一一)ヨルダンとPLO、軍事衝突からヨルダン内戦(通称「黒い九月」)へ

PLOのヨルダンでの行動、ヨルダン側から批判

ヨルダンでは、第三次中東戦争エルサレムを含めヨルダン川西岸をイスラエルに奪われ国土が縮小していた。ここへ大量にパレスチナ難民が流入してきており、さらにゲリラ組織の増加と横暴化などで国内秩序が混乱し始めてきた。このようなヨルダン国内の状況下で、PLOは首都アンマンを中心に勢力を拡大し、強力なテロ組織へと成長していった。PLOはヨルダン国内で「PLO国」的な存在となり、横暴な行為も目立つようになる。PLOが、イスラエルと戦う前に保守的なヨルダン国王を排除しなければと主張するようになるとヨルダン当局との対立は避けられない。また、イスラエルはヨルダンにあるPLOの拠点を攻撃するだけでなくヨルダン自体にも攻撃を加えるようになる。

このようなヨルダンの状況にフセイン国王は、国内にいるゲリラ的組織が自国ヨルダンにとって「危険な活動組織」だと考え、これら組織を国外に追い出そうと画策し始めた。アラファトはこれに対抗する動きを見せる。

 

ヨルダンとPLO、対立激化、軍事衝突からヨルダン内戦へ

一九七〇年九月、パレスチナ解放人民戦線(PFLP)がスイス民間旅客機四機をハイジャックし、そのうち三機をヨルダンの砂漠で爆破するという事件が起きた。和平ムードを壊し、ヨルダンで革命を起こすことを目指していたという。ヨルダン側と解放組織との対立は決定的となった。フセイン国王はこの航空機ハイジャック事件を機にパレスチナゲリラの一斉排除攻撃に踏み切り、ゲリラ基地への攻撃を開始した。

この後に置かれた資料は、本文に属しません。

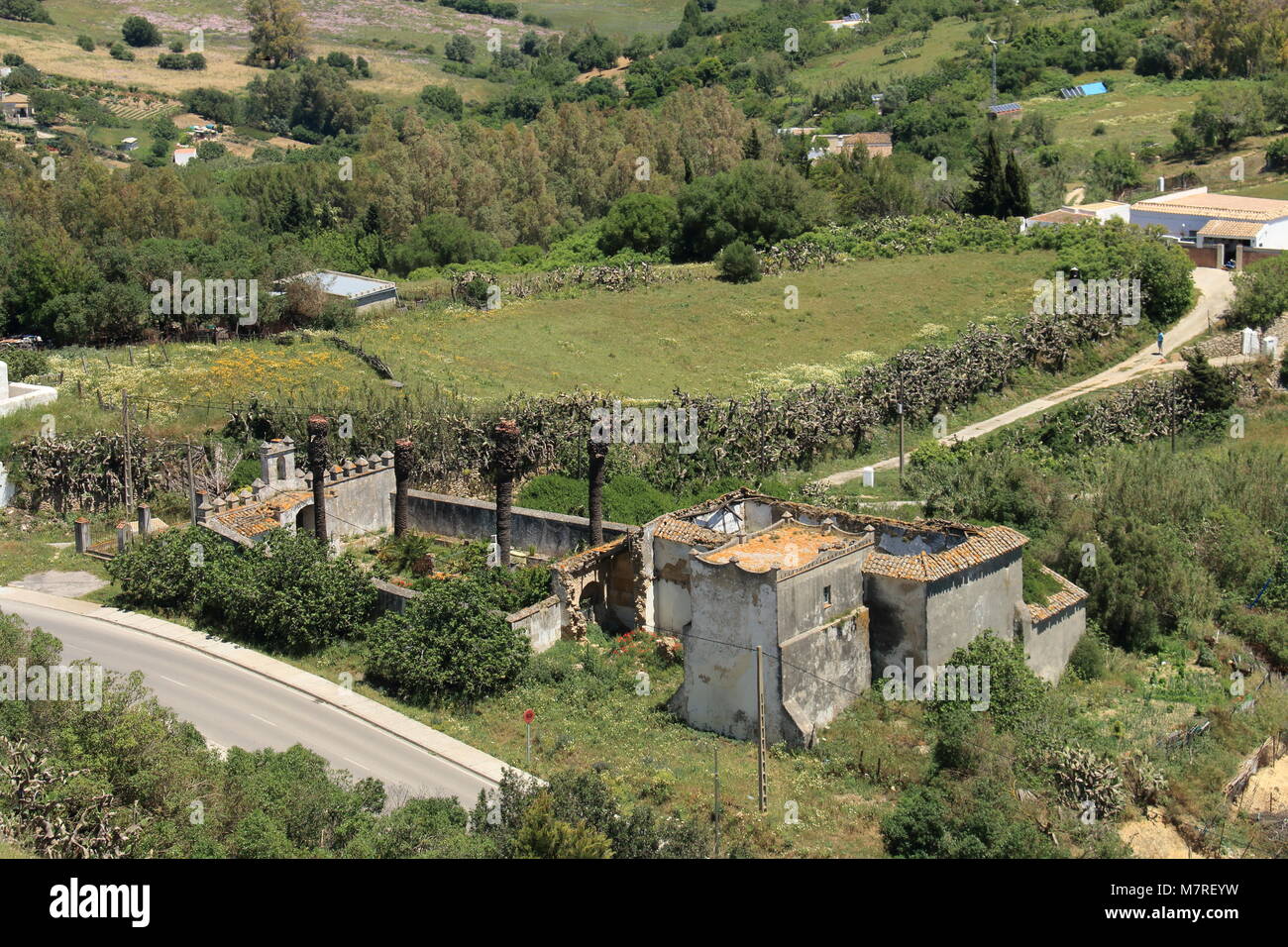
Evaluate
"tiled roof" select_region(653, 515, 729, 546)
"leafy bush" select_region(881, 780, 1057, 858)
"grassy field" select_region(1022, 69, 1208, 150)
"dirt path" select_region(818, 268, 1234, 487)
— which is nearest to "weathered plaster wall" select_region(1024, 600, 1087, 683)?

ヨルダンとPLOの関係は急速に悪化、遂に衝突事件に発展し、アンマンのパレスチナ難民キャンプが主戦場になり多くの一般市民が死傷した。ヨルダン国王軍とPLO軍事組織とが衝突する闘争に発展し「ヨルダン内戦」となった。

ここでシリア軍がPLO側を支援するために介入姿勢を見せ国境を越え始めた。内戦はシリアとヨルダン戦の様相にもなってきた。ここでアメリカの後ろ盾でイスラエルが介入しヨルダンを支援する行動を起こし始めた。シリア軍はイスラエルが相手となっては勝ち目がない。シリア軍はヨルダンから軍を引き帰国してしまった。シリア軍の支援のないPLO側の苦戦は免れない。ヨルダン軍はパレスチナゲリラ攻撃に集中しゲリラ側は大きな損害をうけて敗退し、エジプトのナセル大統領の仲介により多く月レバノンに逃れた。

九月に起きたこの事件をパレスチナ側は「黒い九月」と呼び彼等の脳裏に深く刻まれていく。

 

一二)PLOの拠点、ヨルダンからレバノンへ移る

一九六九年一一月、ヨルダン側と対立していたPLOはレバノン当局と密かな合意を図り、「カイロ協定」と呼ばれる約束を結んだ。「レバノンの主権と安全の範囲内で、内政に干渉せず、国内のパレスチナ人難民キャンプ内での事実上の自治を認め、パレスチナ人の武装闘争の権利、パレスチナ難民キャンプ内での武装組織の活動を容認」するとした。PLOはレバノン側と密接になっていく。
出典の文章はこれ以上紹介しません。